Output, with no changes, the span of lines that opens with the line containing "Do you observe" and closes with the last line.
>> start RECORDS FOR THE TASK
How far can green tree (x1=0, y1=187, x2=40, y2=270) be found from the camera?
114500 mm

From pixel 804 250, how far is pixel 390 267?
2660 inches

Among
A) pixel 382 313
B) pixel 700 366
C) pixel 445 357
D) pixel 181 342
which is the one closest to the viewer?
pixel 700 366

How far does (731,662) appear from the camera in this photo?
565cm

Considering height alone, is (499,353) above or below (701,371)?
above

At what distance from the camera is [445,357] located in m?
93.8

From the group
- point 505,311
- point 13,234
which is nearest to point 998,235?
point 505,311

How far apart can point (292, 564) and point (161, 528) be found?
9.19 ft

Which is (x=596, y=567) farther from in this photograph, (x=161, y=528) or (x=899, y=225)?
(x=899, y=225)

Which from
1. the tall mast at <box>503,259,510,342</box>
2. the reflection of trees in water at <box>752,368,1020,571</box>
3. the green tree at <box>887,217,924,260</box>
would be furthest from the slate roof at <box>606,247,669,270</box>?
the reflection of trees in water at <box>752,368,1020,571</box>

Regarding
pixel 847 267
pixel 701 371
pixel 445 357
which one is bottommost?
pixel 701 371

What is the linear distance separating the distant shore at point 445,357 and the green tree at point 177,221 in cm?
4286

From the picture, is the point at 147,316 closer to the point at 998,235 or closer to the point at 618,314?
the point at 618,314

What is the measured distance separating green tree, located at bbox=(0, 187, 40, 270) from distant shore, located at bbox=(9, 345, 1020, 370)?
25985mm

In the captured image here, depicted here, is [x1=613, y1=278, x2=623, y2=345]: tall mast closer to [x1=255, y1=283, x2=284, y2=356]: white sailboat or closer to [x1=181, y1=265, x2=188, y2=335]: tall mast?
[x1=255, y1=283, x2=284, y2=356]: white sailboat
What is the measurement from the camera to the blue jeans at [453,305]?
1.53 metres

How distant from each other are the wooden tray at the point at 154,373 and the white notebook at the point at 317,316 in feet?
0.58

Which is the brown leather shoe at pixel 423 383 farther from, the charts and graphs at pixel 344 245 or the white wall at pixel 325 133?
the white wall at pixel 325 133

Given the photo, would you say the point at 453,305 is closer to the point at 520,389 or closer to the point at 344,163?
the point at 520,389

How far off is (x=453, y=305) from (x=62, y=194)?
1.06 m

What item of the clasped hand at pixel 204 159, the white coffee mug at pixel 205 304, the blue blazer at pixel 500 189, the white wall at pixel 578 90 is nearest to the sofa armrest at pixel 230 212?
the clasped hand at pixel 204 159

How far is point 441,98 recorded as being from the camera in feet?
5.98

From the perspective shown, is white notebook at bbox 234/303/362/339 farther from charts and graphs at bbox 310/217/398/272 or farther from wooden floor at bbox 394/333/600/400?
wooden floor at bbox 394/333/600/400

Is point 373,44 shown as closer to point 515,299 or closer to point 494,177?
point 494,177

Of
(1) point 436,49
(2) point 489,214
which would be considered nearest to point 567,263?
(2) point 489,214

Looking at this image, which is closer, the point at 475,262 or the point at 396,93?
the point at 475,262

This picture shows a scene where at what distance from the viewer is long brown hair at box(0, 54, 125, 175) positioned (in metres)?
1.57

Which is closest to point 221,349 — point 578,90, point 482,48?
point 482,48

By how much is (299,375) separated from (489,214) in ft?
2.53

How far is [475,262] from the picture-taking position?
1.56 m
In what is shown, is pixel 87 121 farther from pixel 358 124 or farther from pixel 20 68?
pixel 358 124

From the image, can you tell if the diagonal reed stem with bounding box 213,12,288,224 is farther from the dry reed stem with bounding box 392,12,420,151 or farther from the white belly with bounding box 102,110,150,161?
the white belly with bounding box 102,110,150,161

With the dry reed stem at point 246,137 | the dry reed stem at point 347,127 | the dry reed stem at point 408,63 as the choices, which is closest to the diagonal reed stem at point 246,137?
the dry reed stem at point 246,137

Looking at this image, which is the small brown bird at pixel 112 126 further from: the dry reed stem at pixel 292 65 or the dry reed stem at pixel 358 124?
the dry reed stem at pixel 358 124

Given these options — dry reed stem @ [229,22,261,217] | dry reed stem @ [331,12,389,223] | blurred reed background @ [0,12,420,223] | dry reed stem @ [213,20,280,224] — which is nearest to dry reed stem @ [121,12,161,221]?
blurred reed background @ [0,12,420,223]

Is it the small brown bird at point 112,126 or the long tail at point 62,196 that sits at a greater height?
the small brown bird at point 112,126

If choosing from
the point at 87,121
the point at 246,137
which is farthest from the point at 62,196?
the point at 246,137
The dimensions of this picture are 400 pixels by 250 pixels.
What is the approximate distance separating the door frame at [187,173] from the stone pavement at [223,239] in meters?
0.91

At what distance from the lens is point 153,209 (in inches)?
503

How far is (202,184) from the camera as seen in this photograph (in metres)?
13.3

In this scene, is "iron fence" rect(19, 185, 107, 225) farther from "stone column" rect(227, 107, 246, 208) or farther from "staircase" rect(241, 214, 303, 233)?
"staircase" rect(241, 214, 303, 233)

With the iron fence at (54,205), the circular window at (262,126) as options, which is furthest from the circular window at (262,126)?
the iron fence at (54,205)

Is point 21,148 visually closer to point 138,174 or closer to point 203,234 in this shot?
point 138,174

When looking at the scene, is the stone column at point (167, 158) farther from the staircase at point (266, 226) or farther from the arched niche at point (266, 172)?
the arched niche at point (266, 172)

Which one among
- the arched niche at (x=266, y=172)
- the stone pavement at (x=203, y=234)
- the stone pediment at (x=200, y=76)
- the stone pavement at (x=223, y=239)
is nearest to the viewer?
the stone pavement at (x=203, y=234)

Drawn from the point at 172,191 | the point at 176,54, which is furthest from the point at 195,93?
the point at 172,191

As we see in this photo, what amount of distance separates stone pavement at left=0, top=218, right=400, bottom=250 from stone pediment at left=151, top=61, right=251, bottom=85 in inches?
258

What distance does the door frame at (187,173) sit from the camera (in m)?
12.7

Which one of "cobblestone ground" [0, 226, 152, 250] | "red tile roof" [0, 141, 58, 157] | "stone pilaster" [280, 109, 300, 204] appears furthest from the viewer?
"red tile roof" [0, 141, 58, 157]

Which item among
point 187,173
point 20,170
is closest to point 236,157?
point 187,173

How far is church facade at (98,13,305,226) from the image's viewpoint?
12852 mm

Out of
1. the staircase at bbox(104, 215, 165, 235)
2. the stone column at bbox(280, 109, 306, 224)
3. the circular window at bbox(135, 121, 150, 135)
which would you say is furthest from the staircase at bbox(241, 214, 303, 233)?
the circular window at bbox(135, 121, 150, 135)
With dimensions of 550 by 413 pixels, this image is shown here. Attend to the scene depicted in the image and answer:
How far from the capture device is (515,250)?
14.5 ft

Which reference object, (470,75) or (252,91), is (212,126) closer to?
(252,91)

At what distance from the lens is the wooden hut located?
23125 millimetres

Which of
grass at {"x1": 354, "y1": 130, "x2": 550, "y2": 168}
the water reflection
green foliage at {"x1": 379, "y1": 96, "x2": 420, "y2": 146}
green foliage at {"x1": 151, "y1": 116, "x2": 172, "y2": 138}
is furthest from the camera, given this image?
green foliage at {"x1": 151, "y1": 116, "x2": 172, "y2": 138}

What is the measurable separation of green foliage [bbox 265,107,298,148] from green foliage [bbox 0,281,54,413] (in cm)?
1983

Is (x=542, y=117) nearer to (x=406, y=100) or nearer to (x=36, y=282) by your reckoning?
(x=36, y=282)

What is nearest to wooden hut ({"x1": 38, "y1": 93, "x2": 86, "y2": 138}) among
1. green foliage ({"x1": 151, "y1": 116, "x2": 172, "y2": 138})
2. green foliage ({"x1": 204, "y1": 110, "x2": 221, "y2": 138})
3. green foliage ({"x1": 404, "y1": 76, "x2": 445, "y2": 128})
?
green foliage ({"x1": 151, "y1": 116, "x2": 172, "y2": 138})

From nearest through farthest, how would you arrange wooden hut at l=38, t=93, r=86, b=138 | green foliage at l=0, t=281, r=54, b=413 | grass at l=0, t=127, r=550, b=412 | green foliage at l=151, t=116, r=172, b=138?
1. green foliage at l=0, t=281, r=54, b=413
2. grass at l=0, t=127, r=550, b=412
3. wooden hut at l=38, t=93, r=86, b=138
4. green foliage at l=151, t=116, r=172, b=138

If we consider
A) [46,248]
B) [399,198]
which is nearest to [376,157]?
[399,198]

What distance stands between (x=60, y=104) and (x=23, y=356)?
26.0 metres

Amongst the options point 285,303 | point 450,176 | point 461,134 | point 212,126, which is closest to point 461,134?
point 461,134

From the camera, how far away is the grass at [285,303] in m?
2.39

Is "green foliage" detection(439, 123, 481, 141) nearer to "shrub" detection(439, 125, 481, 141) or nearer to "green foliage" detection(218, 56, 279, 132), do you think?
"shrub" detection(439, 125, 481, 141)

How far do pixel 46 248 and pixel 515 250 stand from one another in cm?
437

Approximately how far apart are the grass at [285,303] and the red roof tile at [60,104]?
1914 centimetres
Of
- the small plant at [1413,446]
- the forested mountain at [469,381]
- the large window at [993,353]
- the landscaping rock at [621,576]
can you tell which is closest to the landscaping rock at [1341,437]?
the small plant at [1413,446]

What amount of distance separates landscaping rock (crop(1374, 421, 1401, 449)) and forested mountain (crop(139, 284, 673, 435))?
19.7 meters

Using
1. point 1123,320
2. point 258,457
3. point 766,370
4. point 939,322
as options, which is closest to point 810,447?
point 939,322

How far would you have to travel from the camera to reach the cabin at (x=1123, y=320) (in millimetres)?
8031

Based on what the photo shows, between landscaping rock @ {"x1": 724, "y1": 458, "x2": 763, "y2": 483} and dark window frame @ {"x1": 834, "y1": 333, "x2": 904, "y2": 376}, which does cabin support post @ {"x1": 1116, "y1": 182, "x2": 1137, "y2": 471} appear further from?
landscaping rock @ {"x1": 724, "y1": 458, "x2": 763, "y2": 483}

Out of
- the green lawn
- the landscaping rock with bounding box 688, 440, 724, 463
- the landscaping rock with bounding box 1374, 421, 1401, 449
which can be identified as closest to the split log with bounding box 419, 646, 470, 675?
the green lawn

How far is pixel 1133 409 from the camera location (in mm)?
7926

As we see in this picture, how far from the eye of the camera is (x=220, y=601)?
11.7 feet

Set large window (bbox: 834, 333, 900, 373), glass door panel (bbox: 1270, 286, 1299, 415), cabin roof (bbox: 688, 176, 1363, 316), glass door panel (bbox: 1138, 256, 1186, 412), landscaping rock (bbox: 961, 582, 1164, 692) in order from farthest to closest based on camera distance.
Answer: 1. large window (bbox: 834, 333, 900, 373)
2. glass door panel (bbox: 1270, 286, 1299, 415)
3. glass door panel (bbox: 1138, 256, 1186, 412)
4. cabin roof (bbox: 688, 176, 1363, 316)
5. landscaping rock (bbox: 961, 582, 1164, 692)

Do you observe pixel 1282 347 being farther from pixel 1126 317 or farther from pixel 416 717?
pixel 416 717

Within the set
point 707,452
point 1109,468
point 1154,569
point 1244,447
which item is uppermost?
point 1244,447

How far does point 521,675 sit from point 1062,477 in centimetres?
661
>> end RECORDS FOR THE TASK
**FINAL RESULT**
Do you observe pixel 1282 347 being farther from pixel 1126 317 or farther from pixel 416 717?
pixel 416 717

Within the set
point 707,452
point 1109,468
point 1154,569
point 1244,447
which item is uppermost?
point 1244,447

How far does point 521,675 sit from point 1062,477 in centimetres?
661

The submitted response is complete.